--- Start DATA PROVIDED ---

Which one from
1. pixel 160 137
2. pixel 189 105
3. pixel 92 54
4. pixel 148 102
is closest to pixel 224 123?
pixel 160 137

--- End DATA PROVIDED ---

_YOUR OBJECTIVE_
Rescale the material by restating every line, requests included, with each pixel coordinate in the answers multiplied by 0.8 and rounded to a whole number, halves going up. Keep every number in the requests as it stands.

_OUTPUT OF THE EXERCISE_
Which one from
1. pixel 160 137
2. pixel 189 105
3. pixel 92 54
4. pixel 148 102
is closest to pixel 224 123?
pixel 128 110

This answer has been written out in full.